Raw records
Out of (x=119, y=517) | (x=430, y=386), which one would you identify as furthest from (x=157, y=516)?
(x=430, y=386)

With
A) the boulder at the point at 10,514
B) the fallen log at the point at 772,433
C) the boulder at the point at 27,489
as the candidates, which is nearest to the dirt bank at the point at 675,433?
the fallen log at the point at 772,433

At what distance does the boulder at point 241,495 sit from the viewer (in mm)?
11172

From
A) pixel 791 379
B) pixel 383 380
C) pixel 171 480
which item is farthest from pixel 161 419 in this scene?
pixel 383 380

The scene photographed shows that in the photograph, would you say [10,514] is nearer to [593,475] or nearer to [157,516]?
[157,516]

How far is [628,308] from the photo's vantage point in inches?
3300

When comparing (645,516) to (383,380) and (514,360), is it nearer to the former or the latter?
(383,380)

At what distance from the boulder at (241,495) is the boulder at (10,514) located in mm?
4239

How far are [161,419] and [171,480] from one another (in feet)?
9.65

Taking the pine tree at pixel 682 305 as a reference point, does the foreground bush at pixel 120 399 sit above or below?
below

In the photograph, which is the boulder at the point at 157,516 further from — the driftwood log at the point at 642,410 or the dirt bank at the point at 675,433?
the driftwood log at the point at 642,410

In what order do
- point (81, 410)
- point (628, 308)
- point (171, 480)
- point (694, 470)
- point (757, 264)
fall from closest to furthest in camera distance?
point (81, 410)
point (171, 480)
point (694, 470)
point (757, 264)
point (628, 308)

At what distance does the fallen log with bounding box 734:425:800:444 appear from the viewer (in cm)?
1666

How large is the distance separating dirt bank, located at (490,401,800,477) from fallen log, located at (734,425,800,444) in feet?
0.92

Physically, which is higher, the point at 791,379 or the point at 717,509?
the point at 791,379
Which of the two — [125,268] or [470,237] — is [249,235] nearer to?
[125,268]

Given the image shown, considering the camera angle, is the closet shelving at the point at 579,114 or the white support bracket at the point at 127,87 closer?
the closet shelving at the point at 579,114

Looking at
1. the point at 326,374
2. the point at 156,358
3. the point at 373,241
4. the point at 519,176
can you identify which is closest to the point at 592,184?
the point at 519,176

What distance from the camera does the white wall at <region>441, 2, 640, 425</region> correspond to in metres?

◆ What is being asked ◆
Rewrite every one of the items above, swapping "boulder" for "rock" wherever it occurs and leaving all other text as it is.

◆ Answer for the task ◆
Out of (x=119, y=517) | (x=430, y=386), which one would you identify as furthest from (x=157, y=516)?
(x=430, y=386)

With
A) the rock at the point at 10,514
B) the fallen log at the point at 772,433
C) the rock at the point at 27,489
as the candidates, which is nearest to the dirt bank at the point at 675,433?
the fallen log at the point at 772,433

At what distance does the rock at point 241,495 sit from the viewer (in mm)?
11172

From
A) pixel 791 379
B) pixel 383 380
C) pixel 171 480
which item is farthest from pixel 161 419 in this scene?
pixel 383 380

The scene photographed shows that in the photograph, would you say [10,514] is nearer to [593,475] or nearer to [157,516]?
[157,516]

How far is [628,308] from the photo's vantage point in inches?
3300

When comparing (645,516) to (383,380) and (514,360), is it nearer to the former or the latter?
(383,380)

At what distance from the rock at (241,495) is the rock at (10,514) located in mm?
4239

How far are [161,419] and [171,480] from one another (in feet)?
9.65

Taking the pine tree at pixel 682 305 as a reference point, does the foreground bush at pixel 120 399 sit above or below?
below

In the photograph, which is the rock at the point at 157,516 further from — the driftwood log at the point at 642,410 or the dirt bank at the point at 675,433?
the driftwood log at the point at 642,410

In what order do
- point (81, 410)
- point (628, 308)
- point (171, 480)
- point (694, 470)
- point (757, 264)
fall from closest to furthest in camera distance?
point (81, 410)
point (171, 480)
point (694, 470)
point (757, 264)
point (628, 308)

At what distance does the fallen log with bounding box 734:425:800:444 appear from the viewer (in cm)?
1666

How large is the distance separating dirt bank, located at (490,401,800,477) from fallen log, located at (734,425,800,444) in feet?
0.92

Physically, which is higher, the point at 791,379 or the point at 717,509?
the point at 791,379
Which of the two — [125,268] or [470,237] — is [249,235] nearer to?
[125,268]

Given the image shown, considering the camera angle, is the closet shelving at the point at 579,114 or the white support bracket at the point at 127,87 closer?
the closet shelving at the point at 579,114

Looking at
1. the point at 326,374
2. the point at 156,358
3. the point at 373,241
4. the point at 519,176
can you identify which is closest to the point at 592,184?
the point at 519,176

What distance from the camera does the white wall at <region>441, 2, 640, 425</region> correspond to in metres?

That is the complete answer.